Why #Pride (including #BelfastPride) is not Mine

Pride celebrations have begun in the township I live in, Belfast, a place where a brand of ignorant homophobia pervades the largest local political party. In a deeply divided society with enduring scars of conflict, sectarian division and antagonism, there is a great deal of ‘territoriality’ about all things progressive. Those who purport to present themselves as the forerunners of LGB and Trans activism, just like activists in many other sectors, are very keen to claim ownership of LGBTQI issues, and sideline voices that are different to their own, or coming from people from who do not fall within their careerist agendas. Across the world, Pride is a highly commercialised event in which businesses seek profit. Many organisations try to benefit from Pride by flying the rainbow flag and pretending to be supportive of LGBTQI people. Pride is also an event with a past marked by racial and transphobic discrimination.
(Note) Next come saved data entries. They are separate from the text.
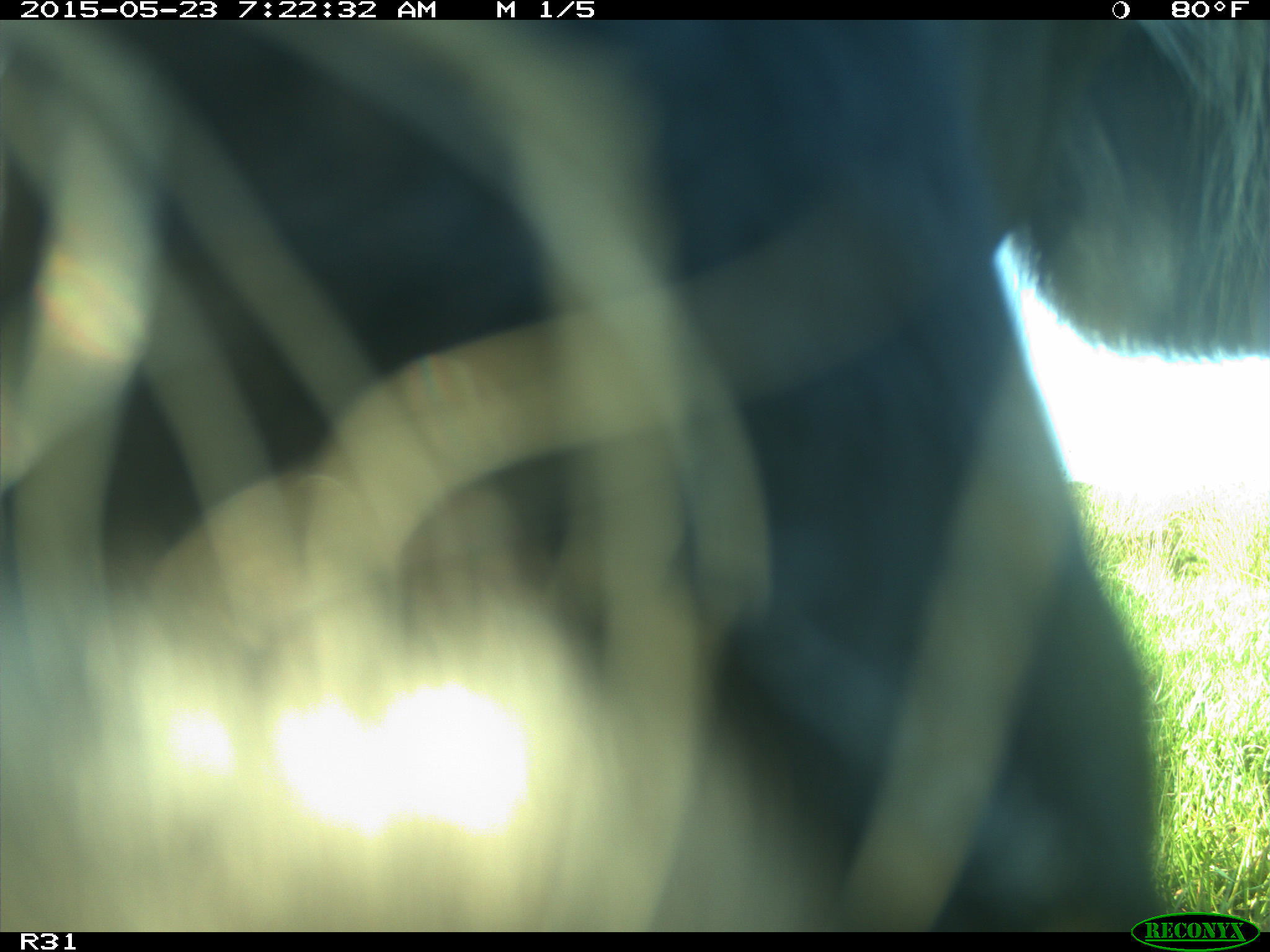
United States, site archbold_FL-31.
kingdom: Animalia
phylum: Chordata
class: Mammalia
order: Artiodactyla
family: Bovidae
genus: Bos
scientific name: Bos taurus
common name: domestic cow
Very few pride events across the world care to remember and honour the memory of Marsha P. Johnson, a trans woman of colour, who pioneered the Stonewall riots. What we know as pride today is an event dominated by cis white gay men, who think they are entitled to draw boundaries and lines, and exercise control over everything LGBTIQ. This arrogance was clearly apparent, for instance, at the 2015 Pride reception at the White House, when Jennicet Guttiérrez, a trans woman of colour and a leading activist at Familia TQLM, interrupted Barack Obama’s all but hollow Pride speech. The largely white audience booed Guttiérrez, and she was forcibly removed from the event. This year, Guttiérrez was not invited, and the White House pride reception included people of colour, also trans women of colour, who, as opposed to the very courageous Guttiérrez, do not cross boundaries put in place by the establishment, who do their activism in a way in which white supremacist arrogance and discriminatory practices are not called out or held accountable.